▶ INFORMATION PROVIDED:
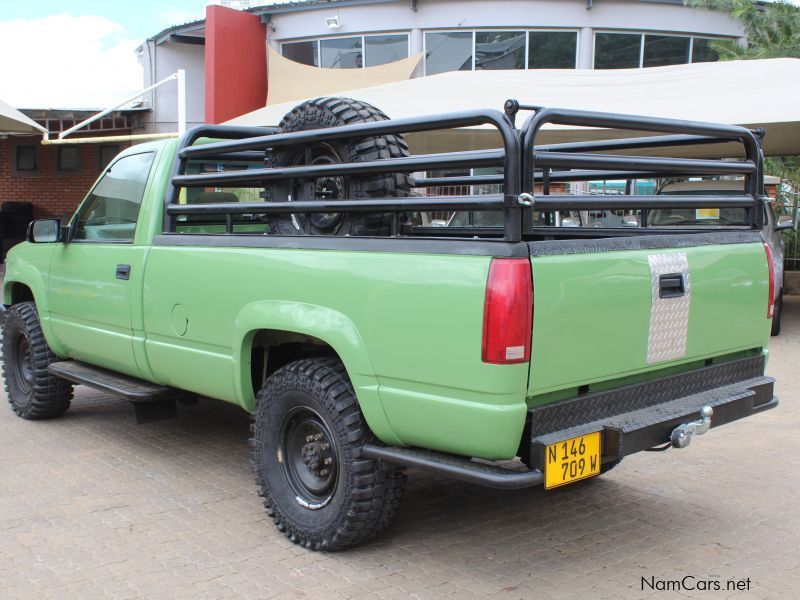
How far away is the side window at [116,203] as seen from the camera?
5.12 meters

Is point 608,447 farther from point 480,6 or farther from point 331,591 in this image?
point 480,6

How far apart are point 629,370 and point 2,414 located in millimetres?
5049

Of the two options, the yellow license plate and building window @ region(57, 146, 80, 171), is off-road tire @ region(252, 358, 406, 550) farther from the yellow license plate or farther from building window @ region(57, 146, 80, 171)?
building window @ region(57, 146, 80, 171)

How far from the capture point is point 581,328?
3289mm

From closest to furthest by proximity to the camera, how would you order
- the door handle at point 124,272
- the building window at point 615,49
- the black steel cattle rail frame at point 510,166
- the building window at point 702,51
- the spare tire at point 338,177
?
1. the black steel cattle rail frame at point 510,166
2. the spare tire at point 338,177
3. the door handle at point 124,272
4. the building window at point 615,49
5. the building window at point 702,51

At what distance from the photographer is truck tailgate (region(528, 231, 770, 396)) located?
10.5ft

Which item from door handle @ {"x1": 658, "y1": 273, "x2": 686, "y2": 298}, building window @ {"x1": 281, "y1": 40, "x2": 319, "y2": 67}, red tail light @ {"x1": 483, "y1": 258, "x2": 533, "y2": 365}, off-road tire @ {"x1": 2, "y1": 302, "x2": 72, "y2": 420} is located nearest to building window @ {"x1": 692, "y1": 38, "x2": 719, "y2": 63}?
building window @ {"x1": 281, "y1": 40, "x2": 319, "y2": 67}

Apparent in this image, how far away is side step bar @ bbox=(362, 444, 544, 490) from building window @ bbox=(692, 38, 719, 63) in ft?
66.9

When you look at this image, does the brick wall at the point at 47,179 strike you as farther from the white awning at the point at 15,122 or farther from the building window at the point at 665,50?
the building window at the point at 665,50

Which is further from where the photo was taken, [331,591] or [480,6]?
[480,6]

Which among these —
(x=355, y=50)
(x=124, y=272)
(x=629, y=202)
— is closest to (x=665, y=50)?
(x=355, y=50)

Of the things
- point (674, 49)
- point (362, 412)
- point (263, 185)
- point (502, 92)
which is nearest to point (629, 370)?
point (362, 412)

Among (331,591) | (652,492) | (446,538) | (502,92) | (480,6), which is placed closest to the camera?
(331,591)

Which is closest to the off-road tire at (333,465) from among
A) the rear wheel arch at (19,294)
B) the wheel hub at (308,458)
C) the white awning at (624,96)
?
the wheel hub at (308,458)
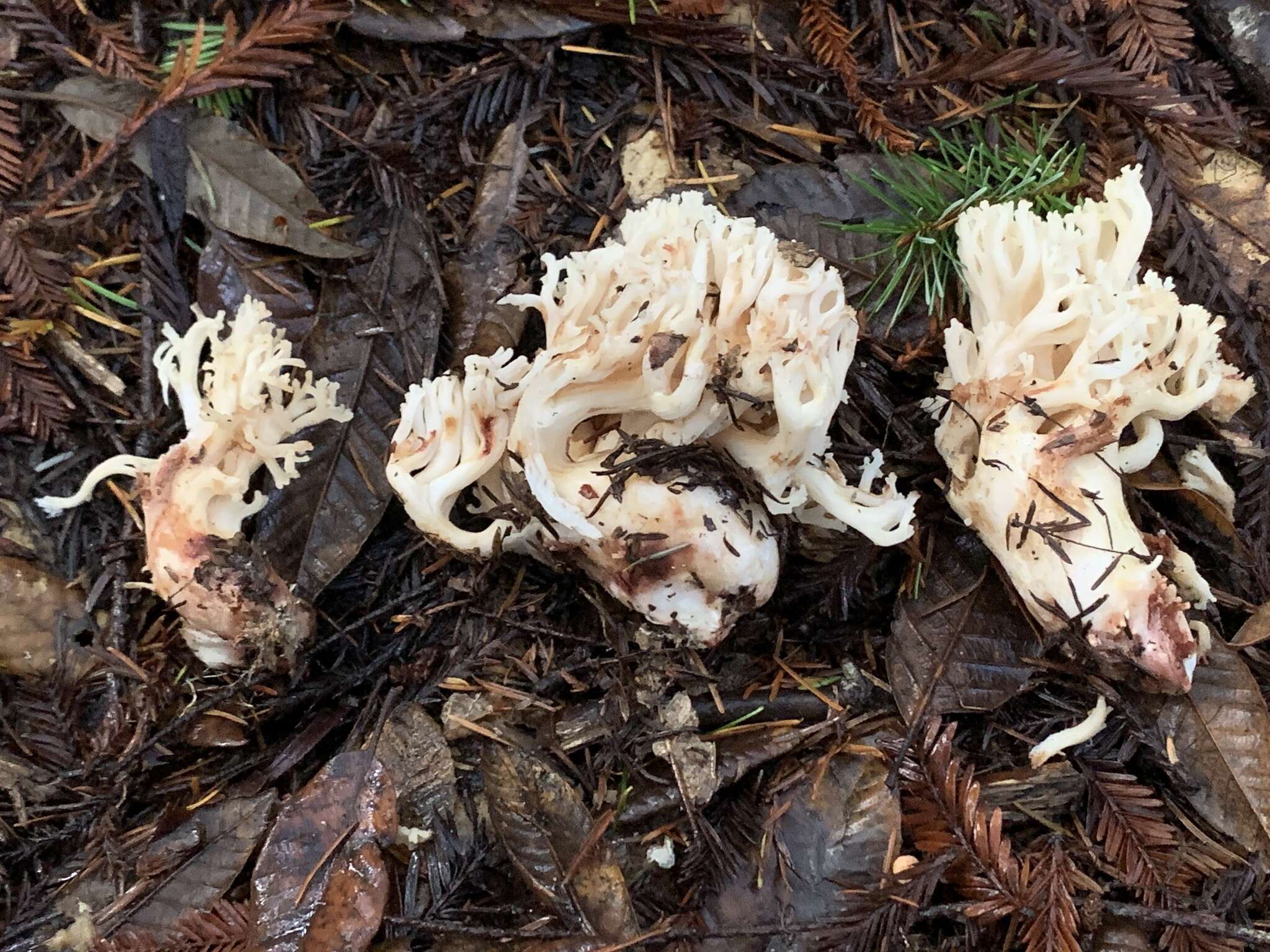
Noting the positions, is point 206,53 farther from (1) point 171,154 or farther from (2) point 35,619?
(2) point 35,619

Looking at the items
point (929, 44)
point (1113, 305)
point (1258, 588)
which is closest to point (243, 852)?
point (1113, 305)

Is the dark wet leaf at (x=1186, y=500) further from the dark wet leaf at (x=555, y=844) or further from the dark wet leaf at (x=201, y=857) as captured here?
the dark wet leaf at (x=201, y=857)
* * *
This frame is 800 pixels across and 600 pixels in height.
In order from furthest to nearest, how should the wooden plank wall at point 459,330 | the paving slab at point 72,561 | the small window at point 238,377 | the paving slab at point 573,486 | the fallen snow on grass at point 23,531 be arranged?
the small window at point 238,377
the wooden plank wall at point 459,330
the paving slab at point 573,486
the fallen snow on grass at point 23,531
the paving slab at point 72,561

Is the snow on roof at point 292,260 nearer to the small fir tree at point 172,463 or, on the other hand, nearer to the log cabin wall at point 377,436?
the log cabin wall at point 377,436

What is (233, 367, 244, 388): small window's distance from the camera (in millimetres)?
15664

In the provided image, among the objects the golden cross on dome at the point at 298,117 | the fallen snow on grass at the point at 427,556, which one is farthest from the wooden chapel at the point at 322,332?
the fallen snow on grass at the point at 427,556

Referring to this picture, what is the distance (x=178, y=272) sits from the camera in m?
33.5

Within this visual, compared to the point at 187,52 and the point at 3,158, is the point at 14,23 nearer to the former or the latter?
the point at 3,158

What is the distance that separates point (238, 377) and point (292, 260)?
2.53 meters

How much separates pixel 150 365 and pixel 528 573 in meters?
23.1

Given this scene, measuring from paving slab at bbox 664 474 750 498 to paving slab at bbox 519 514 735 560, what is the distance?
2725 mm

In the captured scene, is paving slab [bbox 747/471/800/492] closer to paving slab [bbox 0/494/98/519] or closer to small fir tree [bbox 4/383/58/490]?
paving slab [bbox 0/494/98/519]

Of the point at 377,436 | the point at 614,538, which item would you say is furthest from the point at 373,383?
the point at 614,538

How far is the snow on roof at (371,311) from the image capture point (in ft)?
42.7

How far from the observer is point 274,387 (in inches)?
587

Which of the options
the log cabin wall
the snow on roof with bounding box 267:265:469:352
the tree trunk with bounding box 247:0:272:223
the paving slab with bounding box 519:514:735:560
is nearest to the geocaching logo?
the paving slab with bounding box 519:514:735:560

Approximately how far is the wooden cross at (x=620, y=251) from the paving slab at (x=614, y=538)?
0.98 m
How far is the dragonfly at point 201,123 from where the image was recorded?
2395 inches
...
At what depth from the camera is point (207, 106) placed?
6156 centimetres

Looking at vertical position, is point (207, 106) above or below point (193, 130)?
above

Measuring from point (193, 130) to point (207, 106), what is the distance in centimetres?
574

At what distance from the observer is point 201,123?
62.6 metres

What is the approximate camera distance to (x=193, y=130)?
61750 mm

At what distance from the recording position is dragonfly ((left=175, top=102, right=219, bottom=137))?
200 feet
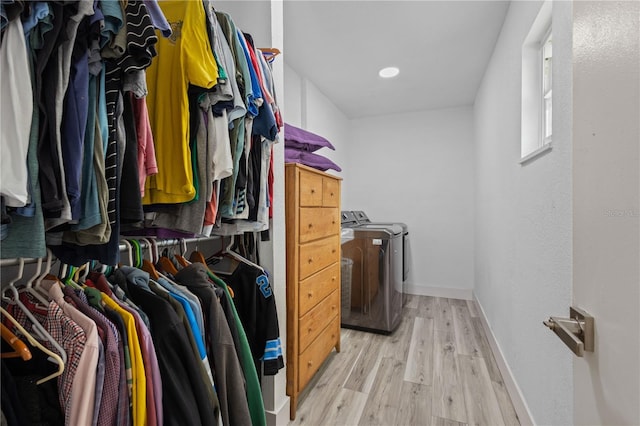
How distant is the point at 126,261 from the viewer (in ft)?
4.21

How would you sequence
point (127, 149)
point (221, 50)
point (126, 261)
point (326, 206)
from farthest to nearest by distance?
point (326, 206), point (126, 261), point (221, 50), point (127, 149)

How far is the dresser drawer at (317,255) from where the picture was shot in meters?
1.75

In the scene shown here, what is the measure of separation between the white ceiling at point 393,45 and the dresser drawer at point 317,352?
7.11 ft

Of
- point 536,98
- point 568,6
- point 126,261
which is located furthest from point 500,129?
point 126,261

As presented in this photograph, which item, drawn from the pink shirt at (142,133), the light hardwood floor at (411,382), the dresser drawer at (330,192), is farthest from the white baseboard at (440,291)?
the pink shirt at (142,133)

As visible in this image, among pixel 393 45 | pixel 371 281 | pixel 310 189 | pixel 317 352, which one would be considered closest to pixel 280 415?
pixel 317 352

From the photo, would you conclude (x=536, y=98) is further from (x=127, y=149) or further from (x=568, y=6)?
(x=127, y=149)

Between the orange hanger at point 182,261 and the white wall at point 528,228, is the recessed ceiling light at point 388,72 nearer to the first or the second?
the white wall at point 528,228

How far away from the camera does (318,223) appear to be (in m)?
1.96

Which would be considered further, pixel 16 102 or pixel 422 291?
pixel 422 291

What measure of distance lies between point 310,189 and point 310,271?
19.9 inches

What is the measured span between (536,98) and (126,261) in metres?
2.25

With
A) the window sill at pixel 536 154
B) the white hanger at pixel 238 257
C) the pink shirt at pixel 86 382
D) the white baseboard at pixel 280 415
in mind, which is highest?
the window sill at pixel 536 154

▶ REQUEST: Return each line of the data above that contains the word "cattle". Case matters, so skip any line where it appears with different capitalization.

▶ ANSWER TO THIS TASK:
- the black steel cattle rail frame at point 510,166
1. the black steel cattle rail frame at point 510,166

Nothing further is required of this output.